Utah Gov. Spencer Cox issued a stern warning to the gunman who took the life of political activist Charlie Kirk Wednesday afternoon.
“We will find you, we will try you, and we will hold you accountable to the furthest extend of the law,” Cox said at a press conference following Kirk’s death.
Cox also referred to Kirk’s death as a “political assassination.”
Kirk, 31, was shot and at an event at Utah Valley University.
“This is a dark day for our state. It’s a tragic day for our nation. I want to be very clear that this is a political assassination,” Cox said.
“Charlie Kirk was first and foremost a husband and a dad to two young children. He was also very much politically involved and that’s why he was here on campus,” Cox said. “Charlie believed in the power of free speech and debate to shape ideas and to persuade people.”
Cox spoke about university campuses being placed “where truth and ideas are formulated and debated.”
“He comes on college campuses and he debates. That is foundational to the formation of our country, to our most basic constitutional rights, and when someone takes the life of a person because of their ideas or their ideals, then that very constitutional foundation is threatened.”
“The investigation is ongoing, but I want to make it crystal clear right now to whoever did this: we will find you, we will try you, wnd we will hold you accountable to the furthest extent of the law,” Cox added.
“And I just want to remind people that we still have the death penalty here in the state of Utah.
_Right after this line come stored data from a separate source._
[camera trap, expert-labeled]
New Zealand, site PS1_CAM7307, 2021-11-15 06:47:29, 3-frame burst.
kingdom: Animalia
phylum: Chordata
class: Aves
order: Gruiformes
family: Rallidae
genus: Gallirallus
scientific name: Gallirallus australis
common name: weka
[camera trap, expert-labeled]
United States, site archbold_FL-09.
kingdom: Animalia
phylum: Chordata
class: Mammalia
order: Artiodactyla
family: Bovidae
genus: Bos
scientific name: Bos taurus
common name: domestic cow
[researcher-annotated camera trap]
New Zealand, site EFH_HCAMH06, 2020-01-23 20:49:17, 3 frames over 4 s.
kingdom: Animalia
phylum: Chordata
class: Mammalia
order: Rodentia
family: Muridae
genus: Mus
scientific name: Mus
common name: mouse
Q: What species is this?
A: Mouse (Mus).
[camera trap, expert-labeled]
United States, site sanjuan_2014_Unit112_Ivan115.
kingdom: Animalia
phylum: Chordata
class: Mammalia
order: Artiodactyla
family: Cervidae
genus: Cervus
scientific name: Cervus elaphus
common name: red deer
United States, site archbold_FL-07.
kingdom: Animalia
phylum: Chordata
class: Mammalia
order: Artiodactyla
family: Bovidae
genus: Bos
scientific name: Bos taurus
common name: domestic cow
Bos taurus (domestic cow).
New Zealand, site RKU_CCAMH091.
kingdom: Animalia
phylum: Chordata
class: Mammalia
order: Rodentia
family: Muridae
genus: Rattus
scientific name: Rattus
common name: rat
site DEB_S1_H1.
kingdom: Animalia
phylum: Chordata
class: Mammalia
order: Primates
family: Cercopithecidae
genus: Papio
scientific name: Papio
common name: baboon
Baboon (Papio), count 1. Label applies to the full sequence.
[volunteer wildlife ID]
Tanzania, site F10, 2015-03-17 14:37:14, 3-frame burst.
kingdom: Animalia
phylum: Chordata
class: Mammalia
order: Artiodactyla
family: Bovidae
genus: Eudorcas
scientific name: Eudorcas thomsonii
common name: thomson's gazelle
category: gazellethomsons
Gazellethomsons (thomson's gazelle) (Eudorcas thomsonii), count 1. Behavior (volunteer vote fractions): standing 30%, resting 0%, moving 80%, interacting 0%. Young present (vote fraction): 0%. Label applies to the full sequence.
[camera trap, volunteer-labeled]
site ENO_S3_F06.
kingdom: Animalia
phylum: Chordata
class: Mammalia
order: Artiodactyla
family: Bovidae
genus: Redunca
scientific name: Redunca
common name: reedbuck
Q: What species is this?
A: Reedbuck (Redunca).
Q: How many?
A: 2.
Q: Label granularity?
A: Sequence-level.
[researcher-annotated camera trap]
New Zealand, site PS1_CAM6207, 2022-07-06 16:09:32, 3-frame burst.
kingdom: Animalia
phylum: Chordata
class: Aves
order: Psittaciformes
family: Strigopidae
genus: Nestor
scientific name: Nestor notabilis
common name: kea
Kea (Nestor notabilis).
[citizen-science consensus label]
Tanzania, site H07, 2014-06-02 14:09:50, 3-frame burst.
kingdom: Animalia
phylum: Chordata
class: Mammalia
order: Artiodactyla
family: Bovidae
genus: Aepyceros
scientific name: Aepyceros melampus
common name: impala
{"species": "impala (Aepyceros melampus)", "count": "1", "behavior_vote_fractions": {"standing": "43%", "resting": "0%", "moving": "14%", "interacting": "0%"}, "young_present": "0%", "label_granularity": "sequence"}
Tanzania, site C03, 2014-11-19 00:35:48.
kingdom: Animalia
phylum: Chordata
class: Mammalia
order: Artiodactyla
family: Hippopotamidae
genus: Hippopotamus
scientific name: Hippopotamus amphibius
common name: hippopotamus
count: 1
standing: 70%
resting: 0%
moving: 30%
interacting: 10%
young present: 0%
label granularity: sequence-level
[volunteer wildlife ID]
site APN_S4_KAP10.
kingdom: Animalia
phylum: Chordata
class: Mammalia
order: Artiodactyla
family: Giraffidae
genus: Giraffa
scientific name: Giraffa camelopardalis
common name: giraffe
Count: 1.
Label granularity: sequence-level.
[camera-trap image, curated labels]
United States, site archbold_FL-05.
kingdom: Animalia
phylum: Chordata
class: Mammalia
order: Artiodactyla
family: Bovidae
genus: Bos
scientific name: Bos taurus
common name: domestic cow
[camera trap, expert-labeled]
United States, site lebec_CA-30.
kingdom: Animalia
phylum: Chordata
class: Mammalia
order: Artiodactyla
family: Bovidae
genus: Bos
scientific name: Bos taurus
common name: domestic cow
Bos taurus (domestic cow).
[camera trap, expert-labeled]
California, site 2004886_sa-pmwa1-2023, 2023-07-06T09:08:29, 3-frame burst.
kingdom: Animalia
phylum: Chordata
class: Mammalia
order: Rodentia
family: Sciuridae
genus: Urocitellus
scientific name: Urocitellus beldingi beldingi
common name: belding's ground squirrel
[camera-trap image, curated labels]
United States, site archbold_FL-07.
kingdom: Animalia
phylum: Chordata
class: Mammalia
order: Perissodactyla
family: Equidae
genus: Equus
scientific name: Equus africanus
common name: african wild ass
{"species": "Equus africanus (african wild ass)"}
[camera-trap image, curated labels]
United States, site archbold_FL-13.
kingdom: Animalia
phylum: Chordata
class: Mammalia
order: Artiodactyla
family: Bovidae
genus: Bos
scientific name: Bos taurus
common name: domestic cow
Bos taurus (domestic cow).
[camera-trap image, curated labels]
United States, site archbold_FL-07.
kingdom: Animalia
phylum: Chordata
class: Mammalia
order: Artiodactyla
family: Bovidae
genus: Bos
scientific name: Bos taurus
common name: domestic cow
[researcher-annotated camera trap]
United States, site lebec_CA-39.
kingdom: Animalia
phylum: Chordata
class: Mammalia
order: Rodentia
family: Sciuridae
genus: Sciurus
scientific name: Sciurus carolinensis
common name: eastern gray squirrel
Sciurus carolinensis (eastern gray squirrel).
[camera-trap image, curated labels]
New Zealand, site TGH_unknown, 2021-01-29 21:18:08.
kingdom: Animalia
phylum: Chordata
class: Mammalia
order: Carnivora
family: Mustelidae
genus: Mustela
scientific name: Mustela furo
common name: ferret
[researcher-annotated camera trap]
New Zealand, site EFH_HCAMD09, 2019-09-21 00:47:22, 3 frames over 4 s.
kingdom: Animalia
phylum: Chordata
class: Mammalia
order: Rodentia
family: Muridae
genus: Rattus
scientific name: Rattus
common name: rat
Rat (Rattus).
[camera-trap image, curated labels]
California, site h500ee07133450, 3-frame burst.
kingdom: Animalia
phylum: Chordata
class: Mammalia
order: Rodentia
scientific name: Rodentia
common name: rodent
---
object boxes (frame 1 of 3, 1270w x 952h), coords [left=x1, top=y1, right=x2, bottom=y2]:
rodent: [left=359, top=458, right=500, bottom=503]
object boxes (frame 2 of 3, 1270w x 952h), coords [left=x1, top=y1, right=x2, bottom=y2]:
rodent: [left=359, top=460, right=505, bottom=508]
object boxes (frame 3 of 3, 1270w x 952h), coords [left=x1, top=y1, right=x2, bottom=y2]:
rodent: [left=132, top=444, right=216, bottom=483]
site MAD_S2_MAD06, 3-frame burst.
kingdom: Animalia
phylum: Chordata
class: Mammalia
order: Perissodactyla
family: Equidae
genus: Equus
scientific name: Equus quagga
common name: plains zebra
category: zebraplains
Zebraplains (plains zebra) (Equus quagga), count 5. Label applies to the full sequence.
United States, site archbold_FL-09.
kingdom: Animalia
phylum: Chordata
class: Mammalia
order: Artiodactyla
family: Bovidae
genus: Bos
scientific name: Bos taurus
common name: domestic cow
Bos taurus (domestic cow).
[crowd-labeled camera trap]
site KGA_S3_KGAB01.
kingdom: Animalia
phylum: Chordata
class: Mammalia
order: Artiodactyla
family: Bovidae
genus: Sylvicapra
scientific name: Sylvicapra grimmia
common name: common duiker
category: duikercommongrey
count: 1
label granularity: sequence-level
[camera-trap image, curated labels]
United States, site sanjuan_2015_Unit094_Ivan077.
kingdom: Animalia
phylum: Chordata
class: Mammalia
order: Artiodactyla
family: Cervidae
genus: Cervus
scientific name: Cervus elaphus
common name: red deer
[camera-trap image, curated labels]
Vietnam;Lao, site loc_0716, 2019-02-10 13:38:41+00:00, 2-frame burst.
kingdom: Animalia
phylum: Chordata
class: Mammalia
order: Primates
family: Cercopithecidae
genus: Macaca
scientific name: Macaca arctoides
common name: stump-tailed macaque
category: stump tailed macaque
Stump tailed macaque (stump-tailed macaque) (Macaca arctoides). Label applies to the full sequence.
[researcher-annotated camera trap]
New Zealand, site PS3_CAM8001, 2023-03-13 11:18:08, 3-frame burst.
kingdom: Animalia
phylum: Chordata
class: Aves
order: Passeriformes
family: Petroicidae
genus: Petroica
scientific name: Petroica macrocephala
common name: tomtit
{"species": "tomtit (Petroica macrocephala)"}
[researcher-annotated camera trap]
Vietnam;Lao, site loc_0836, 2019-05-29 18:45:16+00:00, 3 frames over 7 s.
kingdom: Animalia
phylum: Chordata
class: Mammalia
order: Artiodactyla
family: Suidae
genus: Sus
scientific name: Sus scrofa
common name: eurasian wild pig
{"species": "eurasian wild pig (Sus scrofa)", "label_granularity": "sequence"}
Our nation is broken. We’ve had political assassinations recently in Minnesota. We had an attempted assassination on the governor of Pennsylvania and we had an attempted assassination on a presidential candidate and former president of the United States and now current president of the united States. Nothing I say can unite us as a country. Nothing I can say right now can fix what is broken. Nothing I can say can bring back Charlie Kirk. Our hearts are broken. We mourn with his wife, his children, his family, his friends. We mourn as a nation.”
He also directed comments to those who may be celebrating what happened.
“If anyone in the sound of my voice celebrated even a little bit at the news of this shooting, I would beg you to look in the mirror and to see if you can find a better angel in there somewhere,” Cox said. “I don’t care what his politics are. I care that he was an American.”